Gross Profit Ratio of a company is 25%. State giving reason, which of the following transactions will (a) increase or (b) decrease or (c) not alter the Gross Profit Ratio.
(i) Purchases of Stock-in-Trade ₹50,000.
(ii) Purchases Return ₹15,000.
(iii) Cash Sale of Stock-in-Trade ₹40,000.
(iv) Stock-in-Trade costing ₹20,000 withdrawn for personal use.
(v) Stock-in-Trade costing ₹15,000 distributed as free sample.

योग

उत्तर

Transactions

Effect on Gross Profit Ratio

Reason

(i) Purchase of Stock-in-Trade Rs 50,000

No Change

Both purchases and closing inventory will increase by Rs 50,000; therefore, cost of revenue from operations will not be affected. So, Gross Profit Ratio will remain same.

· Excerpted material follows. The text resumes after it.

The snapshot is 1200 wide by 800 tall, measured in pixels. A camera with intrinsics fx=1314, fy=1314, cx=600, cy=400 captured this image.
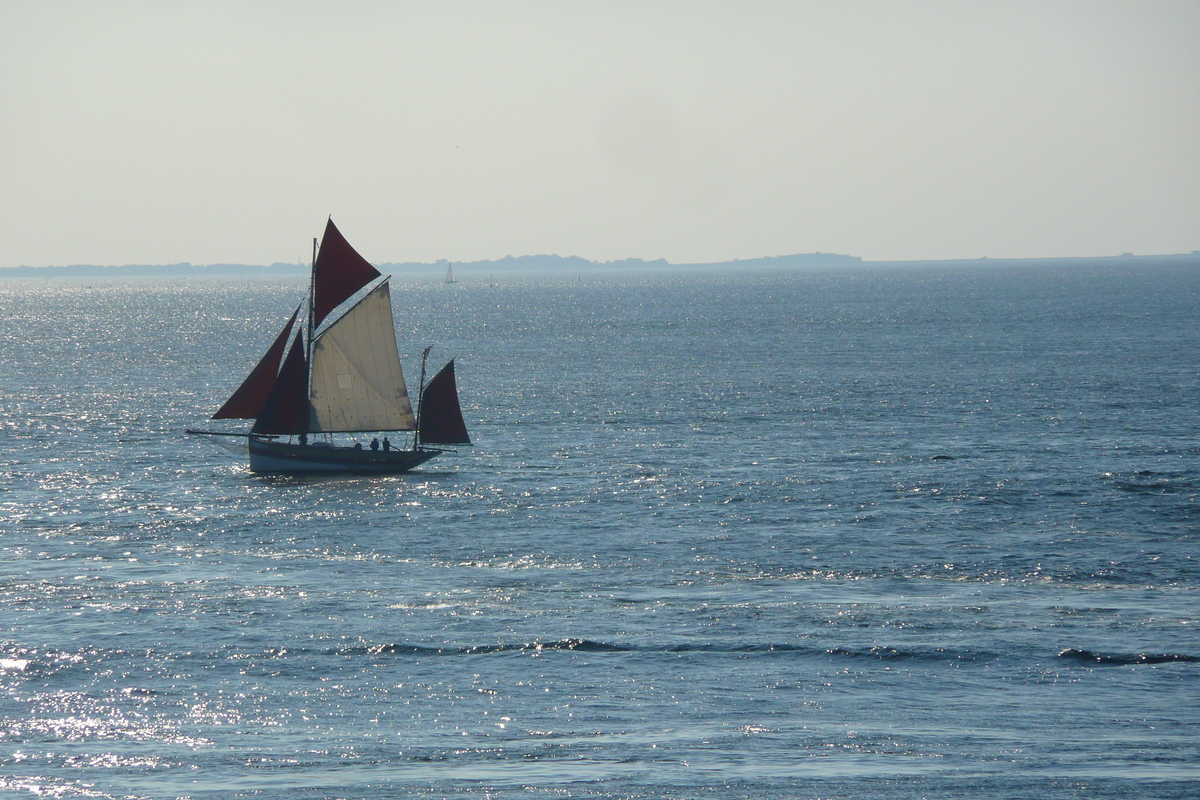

(ii) Purchase Return Rs 15,000

No Change

Both purchases and closing inventory will decrease by Rs 15,000; therefore, cost of revenue from operations will not be affected. So, Gross Profit Ratio will remain same.

(iii) Cash Sale of Stock-in-Trade Rs 40,000

No Change

Revenue from operations will increase by Rs 40,000 and Gross Profit will increase by 10,000 (40,000 x 25%), Therefore, both revenue from operations and gross profit will increase by 25%. So, Gross Profit Ratio will remain same.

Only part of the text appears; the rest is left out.